Challenges in liquidity risk management and key risk indicators

Under certain circumstances, businesses may also face challenges in transferring funds and securities across borders and currencies, particularly on a same-day basis. For example, institutions operating centralized liquidity management may be dependent on foreign exchange (FX) swap markets.

For example, if the liquidity reserve of a bank in, say, the Netherlands is transferred within a cross-border group to Iceland, where the local entity faces a liquidity shock, but the transfer fails to resolve the problem within the group, the local entity in the Netherlands is likely to be subject to under severe pressure and will have no liquidity buffer to prevent failure. In this case, depositors in the Netherlands are potentially worse off than before the transfer. However, if the transfer succeeds in stopping the problem and there is no reputational contagion, then depositors in Iceland will be better off and those in the Netherlands no worse off.
The bank must also develop a set of key risk indicators, or KRIs, to identify the emergence of increased risk or vulnerabilities in its liquidity risk position or potential funding needs. Such early warning indicators should identify any negative trend and trigger an assessment and potential response by management to mitigate the bank’s exposure to emerging risk.

Early warning indicators can be qualitative or quantitative in nature and may include, but are not limited to:

o rapid asset growth, especially when financed with potentially volatile liabilities
o increasing concentration in assets or liabilities
o increase in currency mismatches
o decrease in the weighted average maturity of liabilities
o repeated incidents of positions approaching or violating internal or regulatory limits
o negative trends or increased risk associated with a particular product line, such as increasing delinquencies
o significant deterioration of the bank’s revenues, asset quality and overall financial condition
o negative publicity
oa credit rating downgrade
o falling stock prices or rising debt costs
o Widening debt swap or credit default spreads
o rising wholesale or retail financing costs
o counterparties that start to require or request additional collateral for credit exposures or that oppose the conclusion of new transactions
o correspondent banks that eliminate or reduce their credit lines
o increase in retail deposit outflows increase in pre-maturity CD redemptions
o difficult access to long-term financing
o difficulties in placing short-term liabilities (eg commercial securities).

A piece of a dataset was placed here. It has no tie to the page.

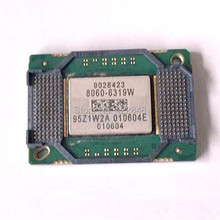 projector DMD chip 8060-6318W / 8060-6319W for LG DS325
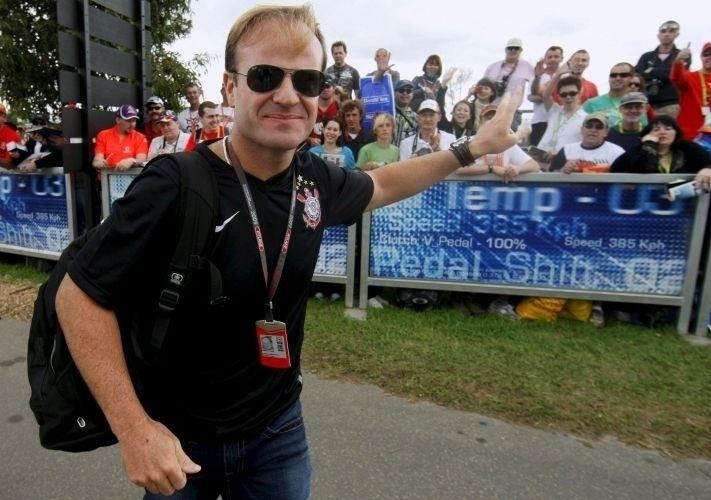 Rubens Barrichello é um corintiano assumido, e em 2007 comparou sua situação com a do time do coração:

In my opinion, many of these KRIs were in the red during the approval period in the first half of 2008.

On 17 December 2009, the Basel Committee on Banking Supervision (BCBS) issued two advisory papers designed to apply the lessons of the financial crisis to strengthening bank capital and liquidity frameworks while harmonizing cross-border supervisory approaches. The main purpose of these revisions is to emphasize the holding of higher quality capital and to expand the range of risks it must support.

Conclusion.

It is certain that the Icelandic authorities are responsible for the collapse of Icesave, but also the authorities in the Netherlands and the UK for allowing Icesave to operate in their markets without proper regulation and supervision of its operations or assessment of the consequences of the collapse ( regardless of European passporting rules that allow Icesave to operate in these markets).

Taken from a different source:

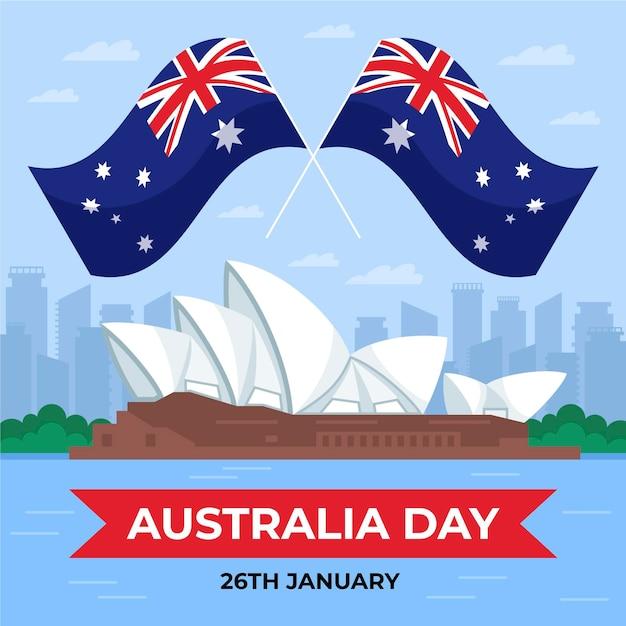 Illustrazione di giorno piatto australia con bandiere Vettore gratuito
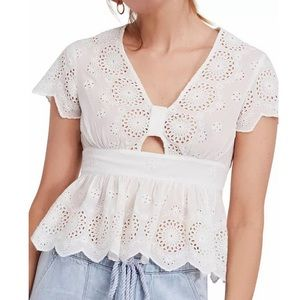 Free People Truly Yours Cut Out Eyelet Detail Top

The actual CDS spreads, the Basel II working rules for risk management, which prescribe DNB to make an integrated risk assessment, including Landsbanki and currency risk, the Icelandic banks’ loan problems with the central bank of Luxembourg, the various “warning The reports on Icelandic banking by market participants and the lack of reserves at the Icelandic Central Bank were reasons enough to at least take a more than formal procedural approach in granting Icesave’s banking license.